1. 1. Molecular mechanisms: Dysregulation of monoamine transporters by HIV-1 Tat and cocaine: Our published work has demonstrated that HIV-1 Tat protein dysregulates monoamine transmission by its allosteric interaction with monoamine transporters (DAT, NET and SERT) in inducible Tat transgenic (iTat-tg) mice, suggesting that Tat protein dysregulates monoamine homeostasis via inhibition of monoamine transporters. This may potentially increase vulnerability to developing impulsivity, cognitive depression, and cocaine abuse in HIV-infected individuals. Ongoing studies will (1) through computational modeling and experimental validation, identify the recognition binding pockets on human SERT for Tat, cocaine, allosteric modulator and explore the potential interactions with Tat and cocaine, (2) characterize the pathophysiological role of the SERT in Tat- and cocaine-dysregulated monoaminergic transmission, and (3) perform the proof-of-concept studies using a pharmacological approach with chemical probes to establish their potential for therapeutic application in treating impulsivity and depression. 
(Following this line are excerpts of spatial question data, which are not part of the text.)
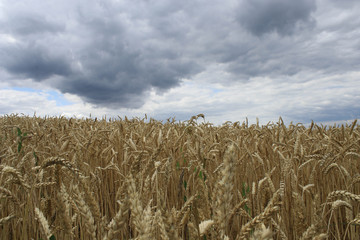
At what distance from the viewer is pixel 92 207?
98cm

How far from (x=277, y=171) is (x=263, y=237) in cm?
262

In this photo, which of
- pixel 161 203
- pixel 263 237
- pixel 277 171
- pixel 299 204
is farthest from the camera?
pixel 277 171

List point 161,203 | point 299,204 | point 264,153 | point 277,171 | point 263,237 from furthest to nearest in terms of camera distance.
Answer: point 264,153 → point 277,171 → point 299,204 → point 161,203 → point 263,237

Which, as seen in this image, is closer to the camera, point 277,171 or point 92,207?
point 92,207

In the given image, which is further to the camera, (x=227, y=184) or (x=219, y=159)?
(x=219, y=159)

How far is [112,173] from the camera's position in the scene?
340cm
   2. Effects of HIV-1 Tat protein and methamphetamine on VMAT2-mediated dopamine transmission in the context of neuroHIV and drug abuse: DAT transports the extracellular dopamine into cytosolic space of the synaptic terminals, whereas the vesicular monoamine transporter2 (VMAT2) transports the cytosolic DA into synaptic vesicles, whereby both DA transporter and VMAT2 are critical for normal DA homeostasis. We have demonstrated that Tat protein increases extracellular DA concentration by directly inhibiting DAT, however, the cellular mechanisms underlying Tat-induced inhibition of VMAT2-mediated DA release/uptake remains unexplored. Ongoing studies will (1) through computational modeling and experimental validation, identify the recognition binding pockets on human VMAT2 for Tat, METH, or novel VMAT2 inhibitors and explore the potential interactions of the inhibitors with Tat and METH, (2) characterize the pathophysiological roles of VMAT2 in Tat- and METH-dysregulated DA system, and (3) perform proof-of-concept studies using pharmacological and genetic approaches as biological probes to establish their potential for therapeutic application in HAND in concurrent METH users.
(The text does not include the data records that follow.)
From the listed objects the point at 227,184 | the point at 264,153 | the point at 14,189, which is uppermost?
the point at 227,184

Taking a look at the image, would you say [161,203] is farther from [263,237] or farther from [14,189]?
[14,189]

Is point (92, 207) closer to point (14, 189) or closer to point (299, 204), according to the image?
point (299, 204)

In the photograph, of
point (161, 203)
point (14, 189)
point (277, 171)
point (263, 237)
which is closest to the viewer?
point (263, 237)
   3. Allosteric Modulators of Dopamine Transporter as Therapeutic Agents for NeuroAIDS: This is a drug development project. Our published work has demonstrated that in vivo expression of Tat protein dysregulates monoamine transmission by its allosteric interaction with DAT, NET and SERT in inducible Tat transgenic (iTat-tg) mice. We have identified SRI- 32743, a novel allosteric modulator, which attenuates Tat-inhibited DA transport via DAT, NET or SERT and alleviates Tat-potentiated cognitive impairments and cocaine reward in iTat-tg mice. Through further structure activity relationship studies, we identified four analogs of SRI-32743 with improved solubility and metabolic stability. The four analogs display partial inhibitory capability for monoamine transporters and attenuate Tat-induced inhibition of DAT-mediated DA uptake through an allosteric mechanism. Ongoing studies will (1) design and synthesize novel allosteric ligands in recognition for Tat and cocaine binding sites on monoamine transporters as potential probes for in vivo pharmacological studies; (2) characterize the in vitro pharmacological profile of the compounds to identify optimized probe molecules; and (3) determine the therapeutic role of novel allosteric modulators in alleviation of Tat-mediated cognitive deficits and rewarding effects of cocaine in iTat-tg and EcoHIV mice.